When the inspector pulled me and my purse aside, I couldn't figure out the problem. Then he said it, "Miss, do you have a small knife in your bag?" I groaned. I forgot that my Swiss Army knife was still in my purse and I had forgotten to pack it away in my suitcase. Given that I bought it in Brussels and spent quite a bit of money on it, I wasn't willing to just throw it away. He suggested I go back to the check-in counter to see if I could get my bag, and in vain, I tried that. But the clerk said no, offering me two options. One, I could mail it back to myself. Or two, for free, I could check my purse. My purse.

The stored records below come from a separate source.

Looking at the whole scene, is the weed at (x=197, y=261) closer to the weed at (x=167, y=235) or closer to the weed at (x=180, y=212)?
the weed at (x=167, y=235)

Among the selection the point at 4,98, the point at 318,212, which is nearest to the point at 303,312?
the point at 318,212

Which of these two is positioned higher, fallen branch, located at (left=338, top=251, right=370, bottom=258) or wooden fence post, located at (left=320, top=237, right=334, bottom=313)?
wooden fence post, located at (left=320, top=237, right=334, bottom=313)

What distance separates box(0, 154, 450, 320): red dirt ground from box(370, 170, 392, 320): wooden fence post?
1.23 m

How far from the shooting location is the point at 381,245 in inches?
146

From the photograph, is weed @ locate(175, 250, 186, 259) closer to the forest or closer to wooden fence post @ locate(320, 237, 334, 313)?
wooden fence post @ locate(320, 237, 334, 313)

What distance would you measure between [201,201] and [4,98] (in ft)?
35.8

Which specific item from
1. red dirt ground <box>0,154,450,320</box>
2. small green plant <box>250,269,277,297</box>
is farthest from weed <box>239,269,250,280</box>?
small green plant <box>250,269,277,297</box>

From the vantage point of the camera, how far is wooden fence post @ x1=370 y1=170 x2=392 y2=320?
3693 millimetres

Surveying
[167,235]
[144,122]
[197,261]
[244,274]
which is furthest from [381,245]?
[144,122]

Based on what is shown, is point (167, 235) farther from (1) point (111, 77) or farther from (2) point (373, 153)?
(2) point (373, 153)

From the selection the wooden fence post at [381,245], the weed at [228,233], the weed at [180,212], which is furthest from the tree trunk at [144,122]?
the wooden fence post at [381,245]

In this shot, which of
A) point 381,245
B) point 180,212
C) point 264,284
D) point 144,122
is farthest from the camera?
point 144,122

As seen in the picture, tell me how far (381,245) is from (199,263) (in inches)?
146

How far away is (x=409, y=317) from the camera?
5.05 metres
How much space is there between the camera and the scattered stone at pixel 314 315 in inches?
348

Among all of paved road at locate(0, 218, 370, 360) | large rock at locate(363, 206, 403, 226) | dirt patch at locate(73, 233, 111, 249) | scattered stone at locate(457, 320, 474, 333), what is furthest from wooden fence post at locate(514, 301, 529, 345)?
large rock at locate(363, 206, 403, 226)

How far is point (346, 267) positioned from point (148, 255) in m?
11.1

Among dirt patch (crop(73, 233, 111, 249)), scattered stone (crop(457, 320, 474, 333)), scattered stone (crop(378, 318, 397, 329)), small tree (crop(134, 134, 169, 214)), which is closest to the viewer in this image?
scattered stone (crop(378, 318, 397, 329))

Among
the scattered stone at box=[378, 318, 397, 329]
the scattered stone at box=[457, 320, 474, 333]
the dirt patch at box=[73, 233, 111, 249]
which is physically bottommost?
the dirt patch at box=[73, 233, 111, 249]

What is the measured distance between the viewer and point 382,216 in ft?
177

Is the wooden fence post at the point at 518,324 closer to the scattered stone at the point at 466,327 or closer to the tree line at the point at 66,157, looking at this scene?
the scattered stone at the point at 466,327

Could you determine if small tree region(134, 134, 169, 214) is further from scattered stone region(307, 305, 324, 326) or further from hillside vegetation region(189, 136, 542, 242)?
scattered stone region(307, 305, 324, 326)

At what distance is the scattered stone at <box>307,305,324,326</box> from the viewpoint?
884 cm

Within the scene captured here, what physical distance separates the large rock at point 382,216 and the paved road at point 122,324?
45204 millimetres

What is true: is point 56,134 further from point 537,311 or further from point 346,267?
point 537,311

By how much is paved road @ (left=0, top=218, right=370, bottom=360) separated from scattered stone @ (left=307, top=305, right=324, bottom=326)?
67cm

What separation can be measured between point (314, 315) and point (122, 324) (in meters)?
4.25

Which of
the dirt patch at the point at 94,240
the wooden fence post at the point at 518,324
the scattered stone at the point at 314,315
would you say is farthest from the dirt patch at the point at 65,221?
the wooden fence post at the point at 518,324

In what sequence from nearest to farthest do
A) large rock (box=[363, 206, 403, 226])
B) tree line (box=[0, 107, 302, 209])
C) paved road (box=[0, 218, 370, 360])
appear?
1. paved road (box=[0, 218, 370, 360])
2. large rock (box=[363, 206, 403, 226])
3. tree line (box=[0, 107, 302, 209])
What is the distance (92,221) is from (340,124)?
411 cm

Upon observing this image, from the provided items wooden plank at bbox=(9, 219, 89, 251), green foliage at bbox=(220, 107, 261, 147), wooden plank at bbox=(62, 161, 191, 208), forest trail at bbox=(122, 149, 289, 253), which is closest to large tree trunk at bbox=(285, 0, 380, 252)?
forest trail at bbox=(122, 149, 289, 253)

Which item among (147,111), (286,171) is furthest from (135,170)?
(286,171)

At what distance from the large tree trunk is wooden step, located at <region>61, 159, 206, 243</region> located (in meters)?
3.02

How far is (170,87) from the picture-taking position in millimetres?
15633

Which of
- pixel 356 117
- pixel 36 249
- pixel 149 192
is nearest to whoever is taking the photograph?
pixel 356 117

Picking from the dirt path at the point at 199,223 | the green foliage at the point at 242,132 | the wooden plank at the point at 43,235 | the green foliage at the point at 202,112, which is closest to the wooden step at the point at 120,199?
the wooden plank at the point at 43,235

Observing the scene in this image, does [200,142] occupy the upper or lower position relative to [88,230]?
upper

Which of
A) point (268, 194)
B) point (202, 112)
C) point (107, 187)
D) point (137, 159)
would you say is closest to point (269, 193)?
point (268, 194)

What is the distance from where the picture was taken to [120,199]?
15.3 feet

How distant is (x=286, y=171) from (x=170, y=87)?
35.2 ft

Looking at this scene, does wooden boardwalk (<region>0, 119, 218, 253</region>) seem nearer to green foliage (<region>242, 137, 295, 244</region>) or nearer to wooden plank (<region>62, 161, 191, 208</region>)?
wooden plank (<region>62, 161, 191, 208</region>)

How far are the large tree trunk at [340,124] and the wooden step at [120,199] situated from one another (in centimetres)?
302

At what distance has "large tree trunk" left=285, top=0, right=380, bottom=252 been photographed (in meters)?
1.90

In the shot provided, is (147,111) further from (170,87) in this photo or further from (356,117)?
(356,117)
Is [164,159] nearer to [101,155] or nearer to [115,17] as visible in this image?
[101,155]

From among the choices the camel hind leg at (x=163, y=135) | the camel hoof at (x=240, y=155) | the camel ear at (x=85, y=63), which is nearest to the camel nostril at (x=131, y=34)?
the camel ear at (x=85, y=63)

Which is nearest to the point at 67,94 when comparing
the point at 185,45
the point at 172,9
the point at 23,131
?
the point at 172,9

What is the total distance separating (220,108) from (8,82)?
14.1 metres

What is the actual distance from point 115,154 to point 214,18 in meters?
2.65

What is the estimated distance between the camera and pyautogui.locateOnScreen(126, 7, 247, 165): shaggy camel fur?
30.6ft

I didn't really know what to do, but for some reason, I went with checking my purse, removing my wallet, passport and my camera, but then filling it with items to fill out the bag that I didn't mind losing (all that much), such as my scarf and a water bottle. Then I had to bring it to the "Special Luggage" counter, where I handed it to a very amused gentlemen who handled the purse like it was going to explode.

Finally, I went back to security, where I got another funny look from the man who scanned my boarding card and said in an Indiana Jones-movie villain type way, "You've been here before, haven't you?" I said yes, and not really bothered by hearing my explanation, he waived me through. On top of it all, my one-hour flight to Helsinki was two hours delayed, which isn't helped by the fact that Finland is one hour ahead on Eastern European time. At some point that day, I finally boarded a plane from the tarmac itself given it was a tiny plane with two seats on each side of the aisle and only about 10 rows long. I hate tiny planes. And on top of it all, I was right next to the external propeller. PROPELLER! Apparently, instead of Helsinki, I was traveling to the 1930s.